Como no filme de Bernardo Bertolucci, há um triângulo de amigos/amantes que sabem valorizar uma boa cultura de massas - no caso, o rock dos Estados Unidos, muitas vezes contrabandeado em vinis. Em Dresden, o único lugar em que a música não chama demais a atenção dos comunistas é no tal Rote Kakadu, "Cacatua Vermelha", boate que funciona como espécie de zona desmilitarizada onde os protagonistas bebem, flertam e dançam rockabilly, com direito a big band improvisada.

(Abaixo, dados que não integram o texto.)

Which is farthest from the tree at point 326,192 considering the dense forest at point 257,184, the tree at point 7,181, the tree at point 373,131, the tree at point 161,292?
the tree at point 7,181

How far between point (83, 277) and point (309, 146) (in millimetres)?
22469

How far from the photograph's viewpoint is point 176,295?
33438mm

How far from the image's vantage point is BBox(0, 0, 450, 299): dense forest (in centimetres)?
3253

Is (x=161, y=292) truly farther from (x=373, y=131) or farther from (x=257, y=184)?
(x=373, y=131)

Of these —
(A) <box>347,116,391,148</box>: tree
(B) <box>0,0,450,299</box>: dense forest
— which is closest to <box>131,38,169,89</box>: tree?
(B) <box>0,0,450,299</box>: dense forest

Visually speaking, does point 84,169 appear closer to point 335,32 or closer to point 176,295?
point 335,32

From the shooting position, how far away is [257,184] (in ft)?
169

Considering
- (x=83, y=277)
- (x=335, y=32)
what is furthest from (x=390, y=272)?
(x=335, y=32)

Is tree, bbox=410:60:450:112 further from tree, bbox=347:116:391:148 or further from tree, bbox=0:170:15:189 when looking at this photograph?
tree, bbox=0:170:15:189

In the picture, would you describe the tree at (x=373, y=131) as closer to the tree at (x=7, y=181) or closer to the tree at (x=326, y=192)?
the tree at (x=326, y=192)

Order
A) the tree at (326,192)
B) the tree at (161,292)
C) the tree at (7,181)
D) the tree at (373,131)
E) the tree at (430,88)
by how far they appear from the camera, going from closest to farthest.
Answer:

Foi em uma manifestação contra a polícia que Siggi (Max Riemelt) se aproximou de Luise (Jessica Schwarz) e do marido dela, Wolle (Ronald Zehrfeld). Apaixonado por Luise à primeira vista, Siggi é chamado a conhecer o Kakadu. Aos poucos constrói uma amizade com Wolle, regada a bebida. Mas se o casal se engaja contra a repressão comunista a ponto de ser perseguido constantemente, Siggi tem planos de aderir - ele quer ser cenografista e o diretor do teatro de Dresden já disse a ele que, para subir na carreira, Siggi precisa largar as más companhias.

É a mesma estrutura de Os Sonhadores: há um estranho na trinca, como se seu mundo fosse diferente daquele que habita o casal, tentando puxar a garota para o seu lado. A cisão no triângulo é iminente - até chegar ao extremo que o título brasileiro fez o favor de contar por antecipação.

O diretor Dominik Graf conduz a história muito bem na sua porção feel good, quando Siggi está tomando contato com os prazeres da vida. Os indispensáveis alívios cômicos, na figura de um par de coadjuvantes, são um show à parte (e as sessões que a tia mediúnica de Siggi realiza, tentando envocar o espírito de um nazista para a sua viúva, são de um simbolismo bastante inteligente).

No fundo, porém, o que importa é a maneira como o trio principal se relaciona - e aí Graf escorrega, ao vilanizar a figura de Wolle e "facilitar" a torcida do espectador pelo romance de Siggi e Luise. Nesse ponto o filme deixa de ser parecido com um Bertolucci e ganha ares de um drama de novela. O herói, puro a ponto da ingenuidade; a mocinha, operando sacrifícios em nome do bem alheio; e o marido, eliminado por conta dos seus excessos. Três estereótipos massificados que a censura da fronteira da RDA não viu passar.